Espagne : le projet de nationalité sahraouie voté, tensions avec Rabat
Le Congrès des députés espagnol se prépare à examiner une proposition de loi qui pourrait marquer un tournant dans les relations tendues entre Madrid et Rabat. Le vote, prévu pour le jeudi 10 septembre, concerne une initiative du groupe Sumar visant à faciliter l’accès à la nationalité espagnole pour les Sahraouis nés durant la période où le Sahara était sous administration espagnole.
Ce vote survient dans un contexte délicat, quelques semaines après la crise migratoire qui a secoué Sebta, exacerbant les tensions entre l’Espagne et le Maroc.
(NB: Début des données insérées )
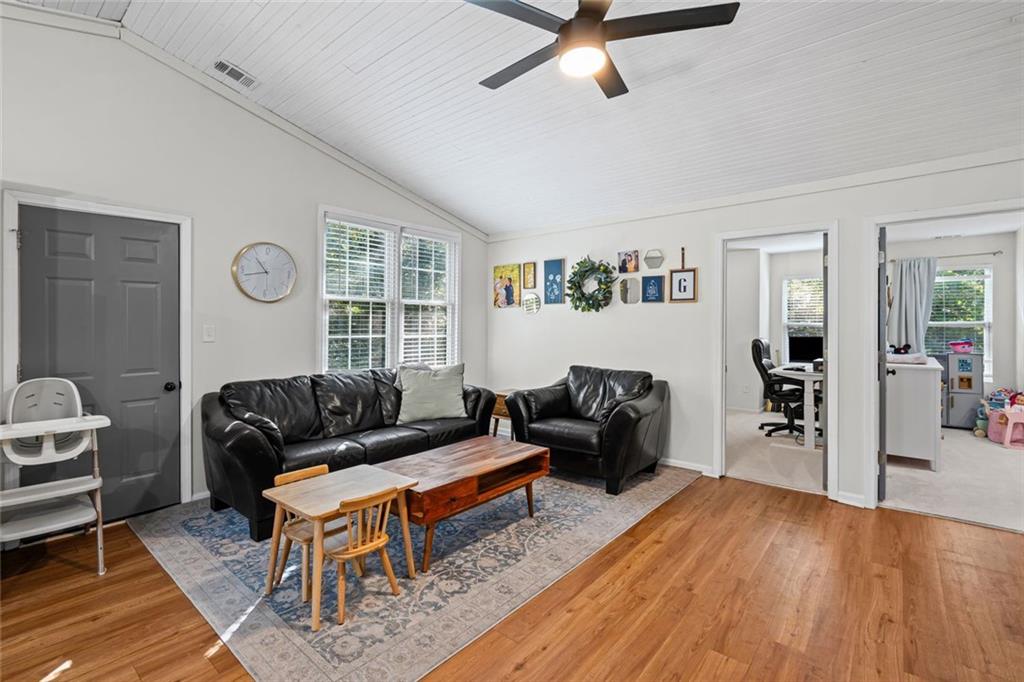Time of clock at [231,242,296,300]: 10:42
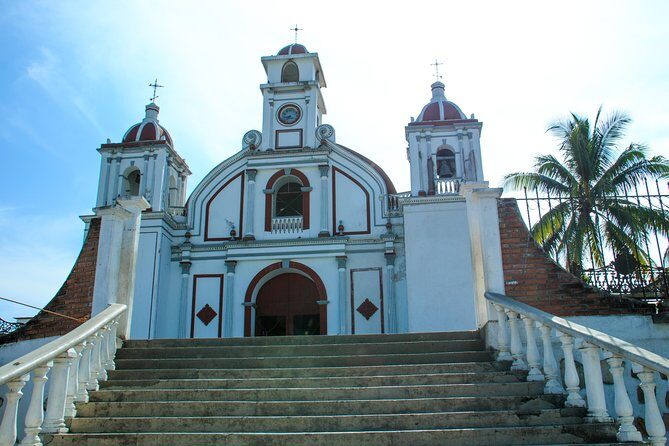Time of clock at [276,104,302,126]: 8:36
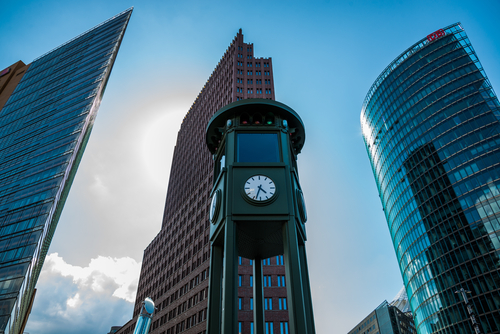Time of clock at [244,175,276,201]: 4:33
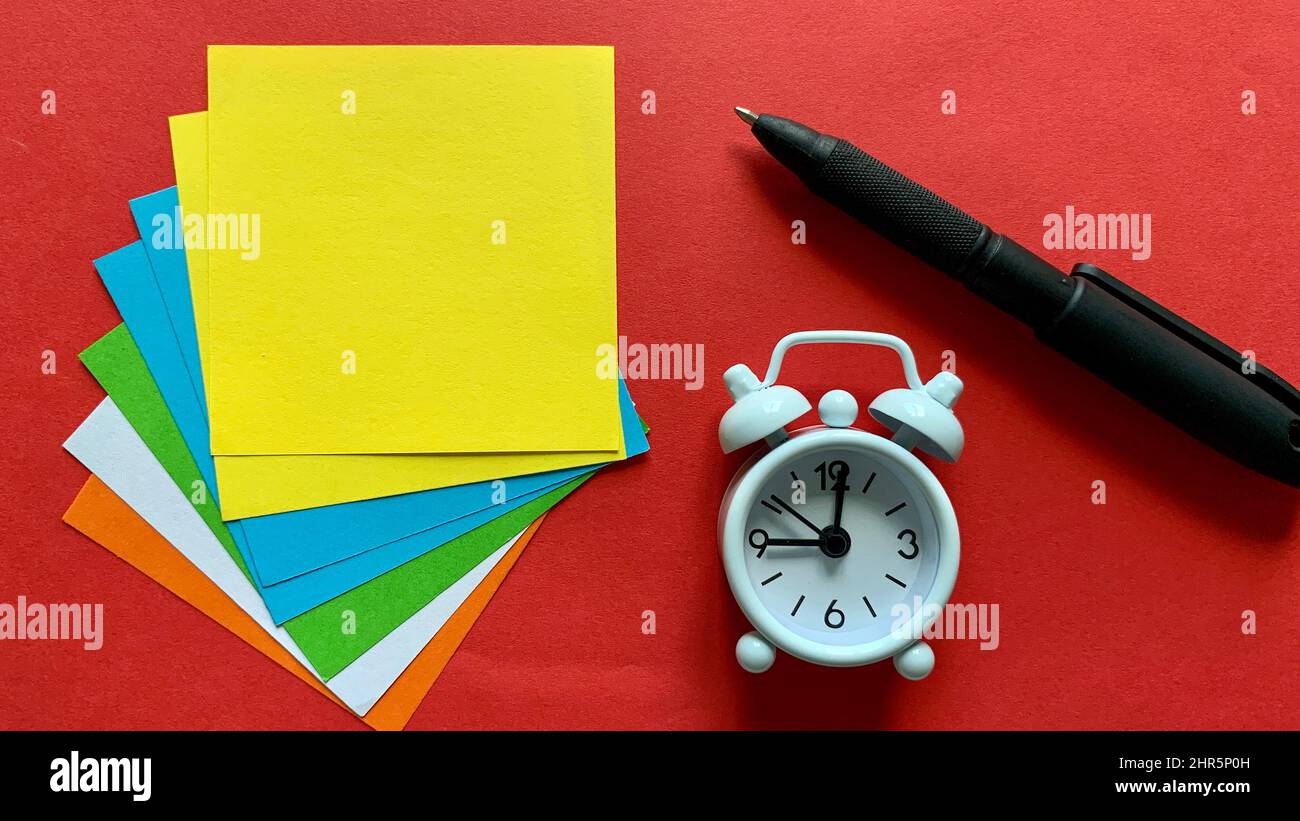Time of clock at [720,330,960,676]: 9:01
Bien que la proposition ne soit pas nouvelle, ayant été déposée en 2024, elle a franchi une étape clé en juillet avec son adoption par la commission de la Justice, et doit désormais être soumise à l’ensemble du Congrès.
La proposition de loi prévoit l’octroi de la nationalité espagnole par « carta de naturaleza » aux individus nés avant le 29 septembre 1977 dans le Sahara marocain, même s’ils ne résident pas légalement en Espagne. Cependant, cette nationalité ne sera pas attribuée automatiquement ; les intéressés devront soumettre une demande et fournir des preuves de leur naissance sur le territoire durant la période spécifiée. Le texte élargit également les types de documents acceptés comme preuve, incluant d’anciens documents d’identité espagnols, des certificats de naissance, ainsi que divers justificatifs administratifs et médicaux.
De plus, les descendants directs des bénéficiaires auront la possibilité d’acquérir la nationalité espagnole dans les cinq ans suivant l’obtention de celle-ci par leurs parents. Une autre mesure importante du projet réduit la durée de résidence légale requise pour accéder à la nationalité espagnole, passant de dix à deux ans pour les Sahraouis concernés et leurs descendants.
Ce projet, soutenu par le groupe plurinational Sumar et notamment par la députée d’origine sahraouie Tesh Sidi, est présenté comme une réparation d’une injustice historique liée à la décolonisation du Sahara. Lors des débats en commission, ses partisans ont souligné qu’il s’agissait davantage d’une « restitution » d’un droit historique que d’une nouvelle politique d’octroi de nationalités.
Le texte a été adopté par la commission de la Justice le 23 juillet, avec 19 voix pour, 3 contre et 15 abstentions. Vox a voté contre, tandis que le Parti populaire et Junts ont choisi de s’abstenir. Le texte soumis au vote du Congrès le 10 septembre est identique à celui adopté en commission.
Au-delà des aspects juridiques, cette proposition rappelle un chapitre de l’histoire espagnole. Elle s’appuie sur le statut particulier du Sahara durant l’administration espagnole et les difficultés rencontrées par certains habitants après le retrait. Les défenseurs du texte estiment que ces éléments justifient un traitement spécifique en matière de nationalité, en se basant sur la date clé du 29 septembre 1977.
La situation est d’autant plus délicate que le vote intervient dans un contexte de tensions exacerbées avec Rabat, suite à la crise migratoire de cet été. Bien que les questions de nationalité et de migration soient juridiquement distinctes, leur coïncidence confère une dimension politique particulière au vote. Les relations entre Madrid et Rabat ont été mises à l’épreuve, notamment en ce qui concerne la coopération en matière de contrôle des frontières.
Pour le Maroc, la question du Sahara est intrinsèquement liée à ses relations avec l’Espagne, d’autant plus que Madrid a récemment modifié sa position en soutenant le plan d’autonomie marocain pour le Sahara. Ainsi, le vote du Congrès ne devrait pas être interprété comme un changement de la position officielle du gouvernement espagnol, mais il révèle que le Parlement conserve une certaine marge de manœuvre sur les questions historiques relatives au Sahara.
Il est important de noter que même si le Congrès adopte la proposition, celle-ci ne sera pas immédiatement mise en œuvre. Elle devra encore passer par le Sénat avant sa promulgation et publication au Bulletin officiel de l’État espagnol. Une fois adoptée, une période de trois ans sera accordée pour le dépôt des demandes de nationalité, avec une possibilité de prolongation d’un an par le ministère compétent.
Ainsi, le vote du 10 septembre représente une étape cruciale, mais il ne marque pas la fin du processus législatif. Pour Madrid et Rabat, son importance est surtout politique, alors que les relations bilatérales demeurent fragiles en raison de la crise de Sebta. Ce projet pourrait devenir un nouveau point de friction entre deux partenaires qui, malgré leurs différends, continuent de collaborer étroitement dans divers domaines tels que la sécurité, la migration, le commerce et l’investissement.